More than 2000 human mtDNA-coding region sequences have been reported since 2000, and about half of these sequences are from Europeans.3–8 The total number of non-synonymous mutations leading to an amino acid replacement in mtDNA of European origin has been estimated to be 1081, but as many as 18 100 sequences should be analysed to identify 95% of these substitutions.9 Sequencing of the complete mtDNA from patients with an OXPHOS system deficiency will evidently lead to the identification of novel pathogenic mutations. This approach has already yielded several novel mutations in MT-ND genes so far, and some of them—for example, 10191T→C and 14487T→C—may not be uncommon causes of disease.10,11

Key points

  • Enzyme deficiencies of the oxidative phosphorylation (OXPHOS) system may be caused by mutations in the mitochondrial DNA (mtDNA) or in the nuclear DNA. The sequence of mtDNA-coding region was analysed in 25 patients with OXPHOS system deficiency to identify the underlying genetic defect.

  • 4681T→C, a novel substitution in MT-ND2, was found in a patient with Leigh’s disease. Further analyses suggested a pathogenic role for this substitution.

  • 3460G→A, one of the mutations causing Leber’s hereditary optic neuropathy, was identified in a patient with progressive myopathy. The finding suggests that the clinical phenotype caused by this mutation is more variable than what has been known.

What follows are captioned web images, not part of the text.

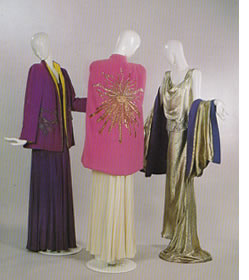 There Are Two Types Of Fashion Designers Those Who Can Draw Drape Cut And Sew And Those Who Can T Huffpost Life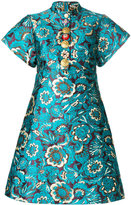 Dolce & Gabbana jacquard A-line dress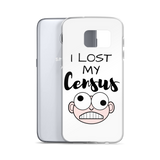 I Lost My Census - Samsung - Acknowledge Your Ancestry
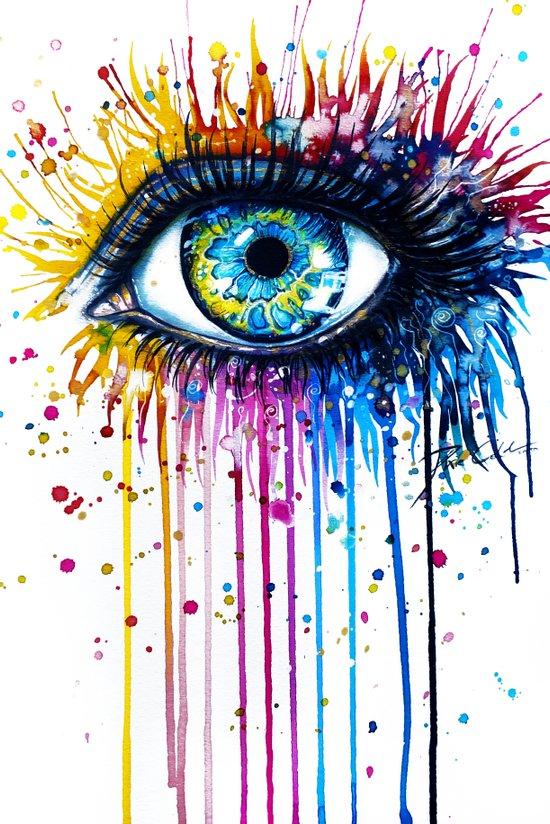 """Rainbow Eye"" Canvas Print"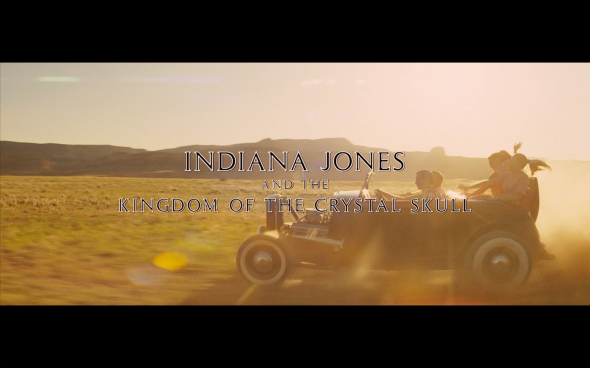 Indiana Jones and the Kingdom of the Crystal Skull - Title Card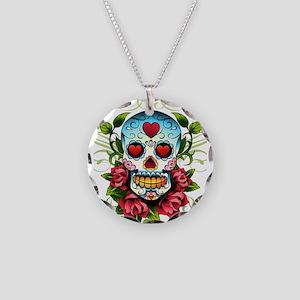 SugarSkull1 Necklace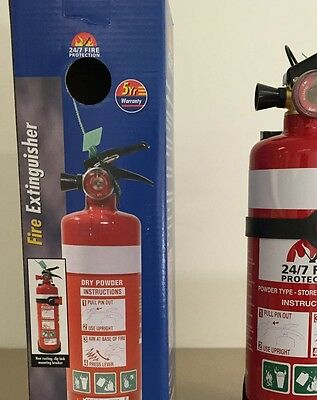 24/7 Fire Protection Fire Extinguisher 1Kg Abe Dry Power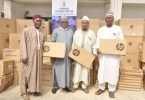 NIMASA Donates Educational Materials Across Zones
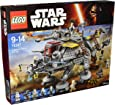 Lego Star Wars Captain Rex's AT-TE 972pc(s) - building sets (Movie, Boy, Multicolour)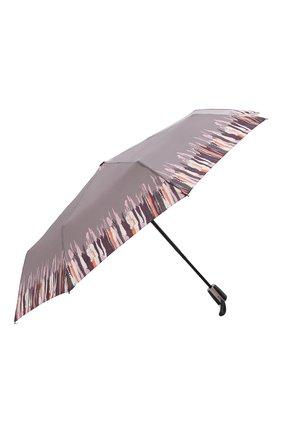 Женский складной зонт DOPPLER серого цвета, арт. 744146529 02 | Фото 2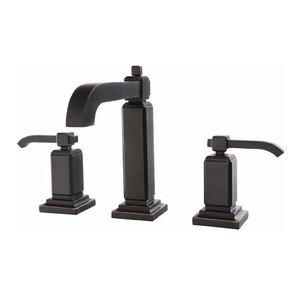 Pfister LG49-WE0 Carnegie 1.2 GPM Widespread Bathroom Faucet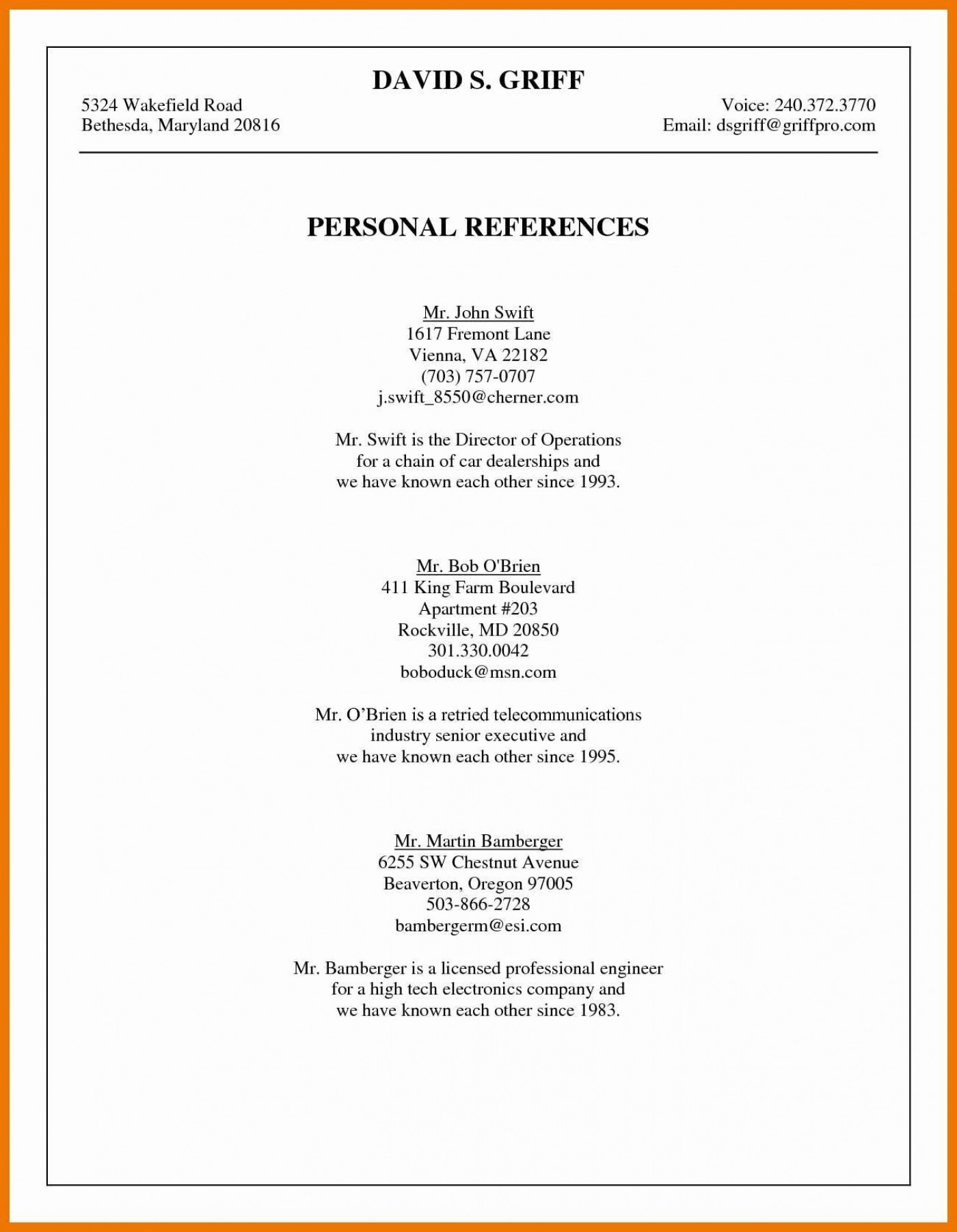003 Phenomenal List Personal Reference Sample High Def 1400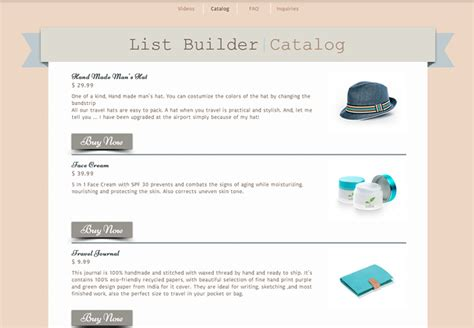 layout blog wix how to make a smarter website with wix s list builder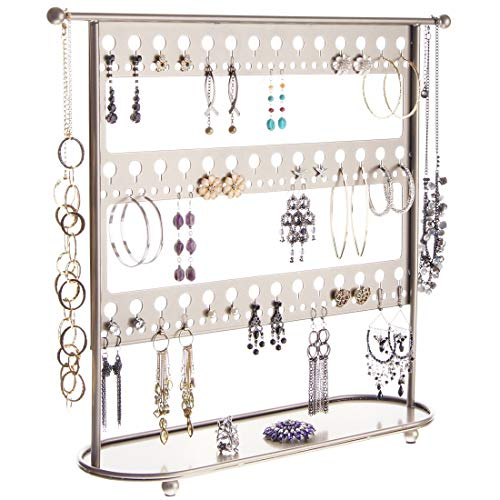 Angelynn's Jewelry Organizer Stand Hanging Large Earring Holder for Big Long Earrings Hoops, Necklace Rack, Laela Satin Nickel Silver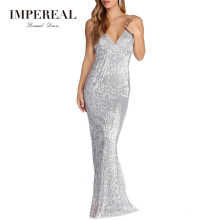 Spaghetti Strap Long Sequins Party Gown Designer Party Wear Dress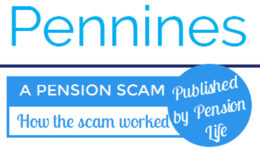 PENNINES: A PENSION SCHEME SCAM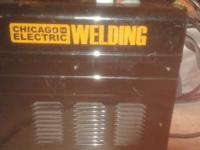 Electric Welder like new. This welder sells for $120.00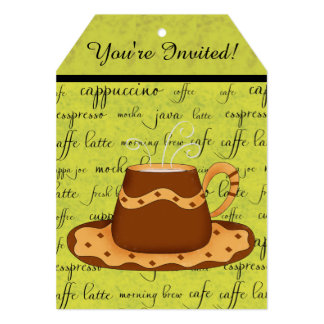 Olive Green and Brown Coffee Cup Art and Script 5x7 Paper Invitation Card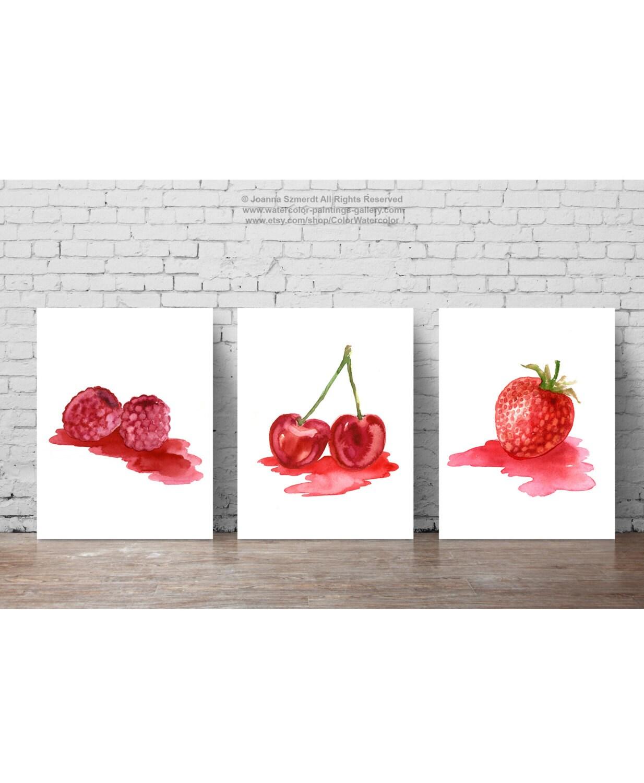 Erdbeere Himbeere Kirsche Frucht rot Kinderzimmer Wand-Dekor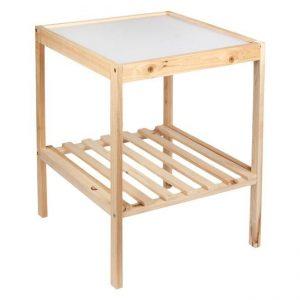 Masuta din lemn pentru baie, 36x34.5x45 cm Lemn Natur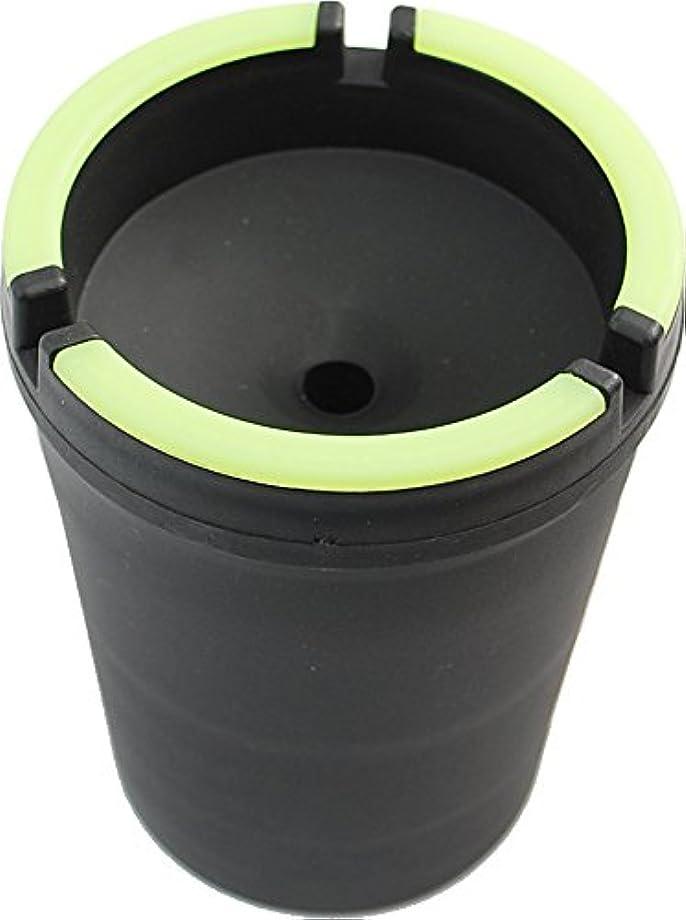 Glow in The Dark Cup-Style Self-Extinguishing Cigarette Ashtray - Black - Jumbo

There is a growing need to analyse complete mtDNA sequences with a high throughput and in a cost-efficient manner. We analysed the entire coding region of mtDNA in 28 patients (consisting of children and young adults) with OXPHOS system deficiency using a protocol consisting of conformation-sensitive gel electrophoresis (CSGE) of amplified mtDNA fragments and subsequent sequencing of those fragments that differed in mobility in CSGE. Obtained sequences were compared with previously reported mtDNA sequences to identify haplotype-specific or novel variants, and to detect possible sequencing errors.12 The quality of the sequences was confirmed by comparison of the sequences obtained using the CSGE protocol with those obtained using direct mtDNA sequencing, and by correct identification of three samples with a known pathogenic mutation. Three novel non-synonymous substitutions and one novel rRNA substitution were detected, and their pathogenic potential was estimated on several criteria.

PATIENTS AND METHODS

Patients

The total number of patients was 28, ranging from newborn babies to 18-year-old adults (Department of Pediatrics, Nijmegen Centre for Mitochondrial Disorders, University Medical Centre Nijmegen, Nijmegen, The Netherlands), and included three people with a definitely pathogenic mtDNA mutation (table 1). In all, 11 children had an isolated OXPHOS system deficiency and 17 had a combined OXPHOS system deficiency in skeletal muscle.13 In most cases, mtDNA was isolated from muscle, or in some cases from blood or fibroblasts. All patient samples were obtained after informed consent.

Table 1

 Oxidative phosphorylation system activities in the muscles of 28 patients

Molecular methods

The CSGE protocol consisted of analysis of the nucleotide sequence in the entire mtDNA coding region (523–16090 bp) by CSGE and subsequent sequencing.15,16 Primers used for amplification of the fragments for CSGE and those used for subsequent sequencing have been reported previously.15 The sequence variants identified were compared with those reported in human mitochondrial genome databases (MITOMAP, http://www.mitomap.org; mtDB, http://www.genpat.uu.se/mtDB/; or GiiB-JST mtSNP, http://www.giib.or.jp/mtsnp/index_e.html) or previous publications.4,5,8 Variants that were found to be compatible with haplogroup polymorphisms were accepted without further analyses, whereas all novel or rare substitutions were confirmed either by sequencing in both directions or by restriction fragment length polymorphism (RFLP; table 2).

Table 2

 Amplification primers and restriction enzymes used in the verification of novel variants

The sensitivity of the CSGE protocol for identifying substitutions was tested by analysing three patients with known mtDNA mutations. The samples were included in the set in a blinded fashion and the code was broken only after completion of the sequences. Furthermore, five randomly selected DNA samples were subjected to direct sequencing and the chromatograms analysed by a person who had no access to the CSGE results. The mtDNA sequences were then compared with the corresponding sequences obtained with the CSGE protocol to compare the substitution detection rate between the two methods.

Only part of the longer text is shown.